In one example, the index shows water contamination in Flint, Michigan, gave the city a rating lower than 85% of American communities.
The index furthers a Biden administration plan for eliminating inequities that result in disadvantaged neighborhoods enduring more of an “environmental burden” than wealthier communities. The index is part of the Justice40 program, which directs federal grants to sites where the environmental injustice is greatest.
The 40 in Justice40 refers to a proposal for putting at least 40% of federal environmental cleanup investment into clean energy and climate mitigation projects to benefit disadvantaged communities.
President Joe Biden announced the policy in a Jan. 27, 2021, executive order that said, “To secure an equitable economic future, the United States must ensure that environmental and economic justice are key considerations in how we govern.”
It added, “It is therefore the policy of my administration to secure environmental justice and spur economic opportunity for disadvantaged communities that have been historically marginalized and overburdened by pollution and underinvestment in housing, transportation, water and wastewater infrastructure, and health care.”
By the end of July, the Justice40 grants were given to several regional development authorities, such as the Appalachian Regional Commission for infrastructure projects throughout the 423-county Appalachian region, and the Delta Regional Authority for projects that included remediation in the 252-county Mississippi Delta region.

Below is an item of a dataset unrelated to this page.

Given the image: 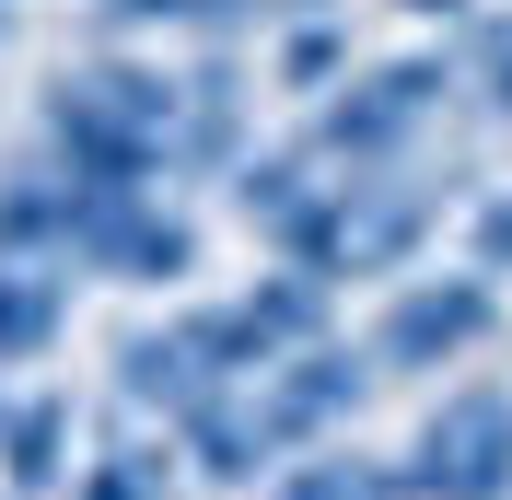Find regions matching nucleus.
<instances>
[{"instance_id":"obj_8","label":"nucleus","mask_w":512,"mask_h":500,"mask_svg":"<svg viewBox=\"0 0 512 500\" xmlns=\"http://www.w3.org/2000/svg\"><path fill=\"white\" fill-rule=\"evenodd\" d=\"M0 477H12L24 500L70 489V396H24L12 419H0Z\"/></svg>"},{"instance_id":"obj_16","label":"nucleus","mask_w":512,"mask_h":500,"mask_svg":"<svg viewBox=\"0 0 512 500\" xmlns=\"http://www.w3.org/2000/svg\"><path fill=\"white\" fill-rule=\"evenodd\" d=\"M408 12H443V24H454V12H466V0H408Z\"/></svg>"},{"instance_id":"obj_2","label":"nucleus","mask_w":512,"mask_h":500,"mask_svg":"<svg viewBox=\"0 0 512 500\" xmlns=\"http://www.w3.org/2000/svg\"><path fill=\"white\" fill-rule=\"evenodd\" d=\"M443 94H454L443 59H384V70H361V82L326 94V117H315L303 152H315V163H384V152H408V128L431 117Z\"/></svg>"},{"instance_id":"obj_6","label":"nucleus","mask_w":512,"mask_h":500,"mask_svg":"<svg viewBox=\"0 0 512 500\" xmlns=\"http://www.w3.org/2000/svg\"><path fill=\"white\" fill-rule=\"evenodd\" d=\"M233 140H245V70L210 59V70H187V105H175V175H222V163H245Z\"/></svg>"},{"instance_id":"obj_4","label":"nucleus","mask_w":512,"mask_h":500,"mask_svg":"<svg viewBox=\"0 0 512 500\" xmlns=\"http://www.w3.org/2000/svg\"><path fill=\"white\" fill-rule=\"evenodd\" d=\"M489 326H501V291H489V280H408L396 303H384V326H373V361L443 373V361H466Z\"/></svg>"},{"instance_id":"obj_9","label":"nucleus","mask_w":512,"mask_h":500,"mask_svg":"<svg viewBox=\"0 0 512 500\" xmlns=\"http://www.w3.org/2000/svg\"><path fill=\"white\" fill-rule=\"evenodd\" d=\"M59 326H70V291L47 268H24V256H0V361H35Z\"/></svg>"},{"instance_id":"obj_1","label":"nucleus","mask_w":512,"mask_h":500,"mask_svg":"<svg viewBox=\"0 0 512 500\" xmlns=\"http://www.w3.org/2000/svg\"><path fill=\"white\" fill-rule=\"evenodd\" d=\"M396 489L408 500H512V396L501 384H454V396L419 419Z\"/></svg>"},{"instance_id":"obj_3","label":"nucleus","mask_w":512,"mask_h":500,"mask_svg":"<svg viewBox=\"0 0 512 500\" xmlns=\"http://www.w3.org/2000/svg\"><path fill=\"white\" fill-rule=\"evenodd\" d=\"M361 396H373V349H326V338H315V349H291L280 373L256 384L245 419H256V442H268V454H303V442L338 431Z\"/></svg>"},{"instance_id":"obj_12","label":"nucleus","mask_w":512,"mask_h":500,"mask_svg":"<svg viewBox=\"0 0 512 500\" xmlns=\"http://www.w3.org/2000/svg\"><path fill=\"white\" fill-rule=\"evenodd\" d=\"M268 500H408V489H396V466H373V454H315V466L268 477Z\"/></svg>"},{"instance_id":"obj_7","label":"nucleus","mask_w":512,"mask_h":500,"mask_svg":"<svg viewBox=\"0 0 512 500\" xmlns=\"http://www.w3.org/2000/svg\"><path fill=\"white\" fill-rule=\"evenodd\" d=\"M94 268H105V280H152V291H163V280H198V233H187L175 210H152V198H140V210L94 245Z\"/></svg>"},{"instance_id":"obj_11","label":"nucleus","mask_w":512,"mask_h":500,"mask_svg":"<svg viewBox=\"0 0 512 500\" xmlns=\"http://www.w3.org/2000/svg\"><path fill=\"white\" fill-rule=\"evenodd\" d=\"M303 198H315V152H245L233 163V210H245L256 233H280Z\"/></svg>"},{"instance_id":"obj_10","label":"nucleus","mask_w":512,"mask_h":500,"mask_svg":"<svg viewBox=\"0 0 512 500\" xmlns=\"http://www.w3.org/2000/svg\"><path fill=\"white\" fill-rule=\"evenodd\" d=\"M175 466H187L175 442H105L94 466L70 477V500H175Z\"/></svg>"},{"instance_id":"obj_15","label":"nucleus","mask_w":512,"mask_h":500,"mask_svg":"<svg viewBox=\"0 0 512 500\" xmlns=\"http://www.w3.org/2000/svg\"><path fill=\"white\" fill-rule=\"evenodd\" d=\"M478 256H489V268H512V198H501V210L478 221Z\"/></svg>"},{"instance_id":"obj_5","label":"nucleus","mask_w":512,"mask_h":500,"mask_svg":"<svg viewBox=\"0 0 512 500\" xmlns=\"http://www.w3.org/2000/svg\"><path fill=\"white\" fill-rule=\"evenodd\" d=\"M117 384H128V407H163L175 431H187L198 407H222V396H233V384L187 349V326H163V338H128V349H117Z\"/></svg>"},{"instance_id":"obj_14","label":"nucleus","mask_w":512,"mask_h":500,"mask_svg":"<svg viewBox=\"0 0 512 500\" xmlns=\"http://www.w3.org/2000/svg\"><path fill=\"white\" fill-rule=\"evenodd\" d=\"M466 59H478V94H489V117H512V12L466 35Z\"/></svg>"},{"instance_id":"obj_13","label":"nucleus","mask_w":512,"mask_h":500,"mask_svg":"<svg viewBox=\"0 0 512 500\" xmlns=\"http://www.w3.org/2000/svg\"><path fill=\"white\" fill-rule=\"evenodd\" d=\"M338 59H350V35L326 24V12H291V35H280V70H291V94L338 82Z\"/></svg>"}]
</instances>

Justice40, along with the Environmental Justice Index, faces political obstacles, regardless of its good intentions.
Final projects that receive the federal grant money are largely decided by local and state governments, some of which lie in predominantly Republican states. In Texas and other states, the Republican leadership sometimes has defied federal guidance to direct the money to help their poorest residents.
The Department of Health and Human Services’ Office of Environmental Justice announced the Environmental Justice Index in a press release last week.
It quoted CDC Director Rochelle P. Walensky, saying, “Addressing environmental injustice is critical to advancing health equity.”
The 2022 Survey of America’s Physicians reported that eight in 10 physicians believe that to improve health outcomes or reduce health care costs the United States strategies must address social determinants of health, such as access to education, good nutrition, transportation and a clean environment.
“CDC is taking action to address the adverse health effects associated with environmental injustice by identifying those most at risk with tools like the Environmental Justice Index,” Walensky said.